The Media’s Oppression of Clowns


Jack Forrester and Emily Pitcairn, Clown Advocates

We are living in a society that fosters the widespread development of coulrophobia, better known as the fear of clowns. Long gone are the days of beloved red-nosed entertainers like Bobo the Clown; nowadays people only ever want to think about clowns when Halloween rolls around or when they go to see the newest horror flick. Since the comedic art of clowning was first pioneered, the image surrounding clowns has gone from one of lighthearted fun and laughter to being one of the most common phobias in the world, and the media is to blame for this drastic transformation. Society fears clowns not because they are inherently frightful, but because the media reinforces our skewed perception of clowns through movies, novels, and social media phenomena that depict these funny fellows as psychopathic killers. This stigmatization has permanently damaged the field of clowning as a whole, and it has brought hard times upon the real clowns who want nothing more than to bring a bit of joy into our increasingly cynical world.

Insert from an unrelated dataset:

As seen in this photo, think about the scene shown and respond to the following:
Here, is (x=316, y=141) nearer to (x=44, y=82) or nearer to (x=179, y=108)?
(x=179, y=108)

   The overused archetype of the malicious clown killer first emerged after the infamous killing spree of John Wayne Gacy in the 1970s, but it started to gain momentum in 1990 with the release of the film adaptation of Stephen King’s horror novel It, which depicts an evil clown entity that terrorizes a small town. People began to view the face-paint, red noses, and wacky hair in a different light. The once goofy and cheerful entertainers came to be seen as little more than inhuman monsters that would make for spooky Halloween costumes. Many people fail to realize the real impact that the media’s gross misrepresentation of clowns has on the livelihoods of genuine entertainers in our day and age. Clowning is not just a passion for modern performers who still spend their lives practicing the art, but it is a means of making money in their everyday lives. The stigma that the media has created around clowns and their profession has made finding work for genuine entertainers increasingly more difficult. Nobody wants to have a clown perform at his or her party anymore

   We asked a wide variety of high schoolers from the area about their opinions surrounding clowns and the image that the media has painted for them. The majority of students admitted to being at least slightly afraid of clowns, but many of them were also willing to admit that the media might have had a large part in the development of that phobia. Rowan Rockwell, a senior from Rockport High School, told us, “I would say that my fear of clowns is probably half instinctual and half cultivated by the world around me.” To gain some actual insight into the difficulty that modern clowns face as a result of stigma, we spoke with a real clown from the New England area named Davey the Clown. Davey responded to our questions enthusiastically, and when asked about how the popular fear of clowns has impacted his ability to find work, he told us, “you know, booking performances are not something I worry about too much. What I can tell you is that most of the performances I do these days are at the parties of very young children, and I think that could be partly because, kind of like your saying, young children aren’t exposed to the evil clowns portrayed in the movies.” Davey also told us that even though he maintains a successful career in clowning, he has seen many other performers move on to different life paths because of the decreasing demands for clowns in modern entertainment.

   Next time you put on that scary clown mask for Halloween, take a moment to consider the impacts that stereotyping and stigmatization have had on the real clown entertainers who only wish to bring joy to those around them.